Your objective =>
Please pick up the PCRE bug-report message about invalid UTF-8 subject strings and continue it from its last sentence, leaving the data below untouched.

Page text =>
▶
[pcre-dev] [Bug 1554] support subject strings with invalid U…

Top Page
Delete this message
Author: Philip Hazel
Date:  
To: pcre-dev
Subject: [pcre-dev] [Bug 1554] support subject strings with invalid UTF-8 sequences
------- You are receiving this mail because: -------
You are on the CC list for the bug.

http://bugs.exim.org/show_bug.cgi?id=1554




--- Comment #5 from Philip Hazel <ph10@???> 2014-12-20 18:28:52 ---
On Sat, 20 Dec 2014, Vincent Lefevre wrote:

> It's also a pcregrep problem, and not solved there either! Anyway, even
> patterns like 'z[0-9]zzz' are concerned, as seen above.


Thanks for all your comments and tests, which are interesting. Of
course, any program can always be improved, but at this stage I'm not
concentrating on performance (I'm concentrating on getting the new API
(PCRE2) released).

Incidentally, do you know if the pcregrep you were using has JIT
support? (pcretest -C will tell you.) However, when a file has many
short lines, a great proportion of the work in a grep will be handling
the lines, not running matches, so I wouldn't expect JIT support to make
much difference.
◀
Input data =>
▶
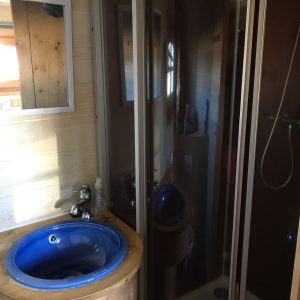Salle de bain dun hébergement insolite en bois avec lavabo bleu et douche moderne.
◀
Exercise result =>
pcregrep was originally written as a demonstration program for the PCRE
library, but people liked it, so it became a "real" program. I suspect
it works in a different way to GNU grep - not only because it uses a
different matching engine, but also because it supports features like
the -M (multiline) option, which I don't think grep supports. As for
performance issues, it is the underlying library that we concentrate on,
rather than pcregrep.

I have to say that implementing the new library API (PCRE2) is probably
the last big project that I will undertake - I'm getting too old :-( so
any further major development of PCRE/pcregrep will have to be done by
others. Over its lifetime PCRE has often been improved by patches
submitted by users who have been clever enough to spot ways of improving
it, either with new functionality or performance improvement. I hope
this will continue.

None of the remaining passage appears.